Zhong was especially struck by Alcindor’s backstory.
“I was able to see how she started out small, but she slowly and gradually worked her way up to being the White House correspondent and winning all these awards,” she said. “It was cool to see how she came from a small town, and her passion brought her up.”
Zhong remembers what she was thinking when she heard that Alcindor would speak at Greenhills, especially after hearing that she regularly spoke to the president: “Oh my gosh, she’s so cool.”
Perhaps the most unique guest speaker at Greenhills this year has been Jonathan Ellis. Ellis is a senior politics editor at the New York Times. He’s also a Greenhills alumnus, having graduated from Greenhills in 2002. In his presentation to the school, two days after Election Day, Ellis noted that his senior class also includes Caroline Huntoon, head of the middle school.
“You get more street cred when you’re a Greenhills alum,” Thorne said. She described her daughters’ reaction to hearing from an alumnus who was also a New York Times editor: “Oh my gosh! They have a real job! I think I could do something like this!”
Guest speakers teach all kinds of lessons when they come to Greenhills, but this one is perhaps the most important, especially when the speakers are alumni. After all, as Fayroian pointed out, there’s hardly a field in which Greenhills doesn’t have notable alums.

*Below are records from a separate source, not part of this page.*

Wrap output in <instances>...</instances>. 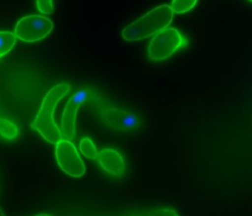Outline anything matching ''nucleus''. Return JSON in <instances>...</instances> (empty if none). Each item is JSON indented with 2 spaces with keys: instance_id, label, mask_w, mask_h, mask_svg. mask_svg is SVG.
Masks as SVG:
<instances>
[{
  "instance_id": "obj_14",
  "label": "nucleus",
  "mask_w": 252,
  "mask_h": 216,
  "mask_svg": "<svg viewBox=\"0 0 252 216\" xmlns=\"http://www.w3.org/2000/svg\"><path fill=\"white\" fill-rule=\"evenodd\" d=\"M158 216H178V214L173 210V209H170V208H165V209H162L158 212Z\"/></svg>"
},
{
  "instance_id": "obj_3",
  "label": "nucleus",
  "mask_w": 252,
  "mask_h": 216,
  "mask_svg": "<svg viewBox=\"0 0 252 216\" xmlns=\"http://www.w3.org/2000/svg\"><path fill=\"white\" fill-rule=\"evenodd\" d=\"M186 44V37L178 29L166 27L151 39L148 46V56L155 62H160L171 57Z\"/></svg>"
},
{
  "instance_id": "obj_11",
  "label": "nucleus",
  "mask_w": 252,
  "mask_h": 216,
  "mask_svg": "<svg viewBox=\"0 0 252 216\" xmlns=\"http://www.w3.org/2000/svg\"><path fill=\"white\" fill-rule=\"evenodd\" d=\"M80 152L87 157L88 159H96L97 158V151L94 144V142L89 137H83L79 144Z\"/></svg>"
},
{
  "instance_id": "obj_15",
  "label": "nucleus",
  "mask_w": 252,
  "mask_h": 216,
  "mask_svg": "<svg viewBox=\"0 0 252 216\" xmlns=\"http://www.w3.org/2000/svg\"><path fill=\"white\" fill-rule=\"evenodd\" d=\"M0 216H4V214H3V212H2V210L0 209ZM35 216H49L48 214H44V213H41V214H37V215H35Z\"/></svg>"
},
{
  "instance_id": "obj_8",
  "label": "nucleus",
  "mask_w": 252,
  "mask_h": 216,
  "mask_svg": "<svg viewBox=\"0 0 252 216\" xmlns=\"http://www.w3.org/2000/svg\"><path fill=\"white\" fill-rule=\"evenodd\" d=\"M100 167L111 176H120L124 173L126 165L122 155L113 148H104L97 154Z\"/></svg>"
},
{
  "instance_id": "obj_13",
  "label": "nucleus",
  "mask_w": 252,
  "mask_h": 216,
  "mask_svg": "<svg viewBox=\"0 0 252 216\" xmlns=\"http://www.w3.org/2000/svg\"><path fill=\"white\" fill-rule=\"evenodd\" d=\"M37 9L46 15H50L53 11V1L51 0H36Z\"/></svg>"
},
{
  "instance_id": "obj_5",
  "label": "nucleus",
  "mask_w": 252,
  "mask_h": 216,
  "mask_svg": "<svg viewBox=\"0 0 252 216\" xmlns=\"http://www.w3.org/2000/svg\"><path fill=\"white\" fill-rule=\"evenodd\" d=\"M99 116L108 128L123 134L136 132L142 123L137 112L120 107H104L100 109Z\"/></svg>"
},
{
  "instance_id": "obj_6",
  "label": "nucleus",
  "mask_w": 252,
  "mask_h": 216,
  "mask_svg": "<svg viewBox=\"0 0 252 216\" xmlns=\"http://www.w3.org/2000/svg\"><path fill=\"white\" fill-rule=\"evenodd\" d=\"M53 28L50 19L39 15H29L22 18L15 26L17 38L25 42H35L46 37Z\"/></svg>"
},
{
  "instance_id": "obj_2",
  "label": "nucleus",
  "mask_w": 252,
  "mask_h": 216,
  "mask_svg": "<svg viewBox=\"0 0 252 216\" xmlns=\"http://www.w3.org/2000/svg\"><path fill=\"white\" fill-rule=\"evenodd\" d=\"M172 19L173 11L170 5L161 4L127 25L122 29L121 36L128 42L145 39L166 28L171 24Z\"/></svg>"
},
{
  "instance_id": "obj_9",
  "label": "nucleus",
  "mask_w": 252,
  "mask_h": 216,
  "mask_svg": "<svg viewBox=\"0 0 252 216\" xmlns=\"http://www.w3.org/2000/svg\"><path fill=\"white\" fill-rule=\"evenodd\" d=\"M18 135V126L11 120L0 117V135L6 139H14Z\"/></svg>"
},
{
  "instance_id": "obj_12",
  "label": "nucleus",
  "mask_w": 252,
  "mask_h": 216,
  "mask_svg": "<svg viewBox=\"0 0 252 216\" xmlns=\"http://www.w3.org/2000/svg\"><path fill=\"white\" fill-rule=\"evenodd\" d=\"M196 0H173L170 4V8L172 9L173 13L183 14L190 11L195 5Z\"/></svg>"
},
{
  "instance_id": "obj_16",
  "label": "nucleus",
  "mask_w": 252,
  "mask_h": 216,
  "mask_svg": "<svg viewBox=\"0 0 252 216\" xmlns=\"http://www.w3.org/2000/svg\"><path fill=\"white\" fill-rule=\"evenodd\" d=\"M250 2H251V3H252V1H250Z\"/></svg>"
},
{
  "instance_id": "obj_10",
  "label": "nucleus",
  "mask_w": 252,
  "mask_h": 216,
  "mask_svg": "<svg viewBox=\"0 0 252 216\" xmlns=\"http://www.w3.org/2000/svg\"><path fill=\"white\" fill-rule=\"evenodd\" d=\"M16 43V35L11 31H0V58L7 54Z\"/></svg>"
},
{
  "instance_id": "obj_7",
  "label": "nucleus",
  "mask_w": 252,
  "mask_h": 216,
  "mask_svg": "<svg viewBox=\"0 0 252 216\" xmlns=\"http://www.w3.org/2000/svg\"><path fill=\"white\" fill-rule=\"evenodd\" d=\"M55 157L59 167L67 175L74 178H80L85 174V164L72 141L67 139H60L57 141L55 146Z\"/></svg>"
},
{
  "instance_id": "obj_1",
  "label": "nucleus",
  "mask_w": 252,
  "mask_h": 216,
  "mask_svg": "<svg viewBox=\"0 0 252 216\" xmlns=\"http://www.w3.org/2000/svg\"><path fill=\"white\" fill-rule=\"evenodd\" d=\"M69 83L52 86L42 99L40 108L32 123V127L48 142L55 144L62 139V133L54 120V110L58 102L69 92Z\"/></svg>"
},
{
  "instance_id": "obj_4",
  "label": "nucleus",
  "mask_w": 252,
  "mask_h": 216,
  "mask_svg": "<svg viewBox=\"0 0 252 216\" xmlns=\"http://www.w3.org/2000/svg\"><path fill=\"white\" fill-rule=\"evenodd\" d=\"M100 99L97 92L89 88H80L68 100L61 119V133L65 139L73 141L75 138V128L77 112L80 106L88 100L98 101Z\"/></svg>"
}]
</instances>
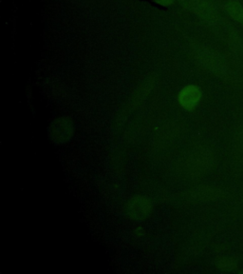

Alumni can speak in relatable ways to current students. Ellis, for instance, talked about his time at The Alcove, Greenhills’ student newspaper. But alumni returning as guest speakers also sends another message: as difficult as high school and the transition into the real world can seem, Greenhills students are well-prepared, and poised to take on important roles.
“That’s really good for our kids to hear, that you don’t have to wait to become someone,” Fayroian said. “Start becoming that person now. Start becoming somebody who is passionate about something and makes a difference in the world.”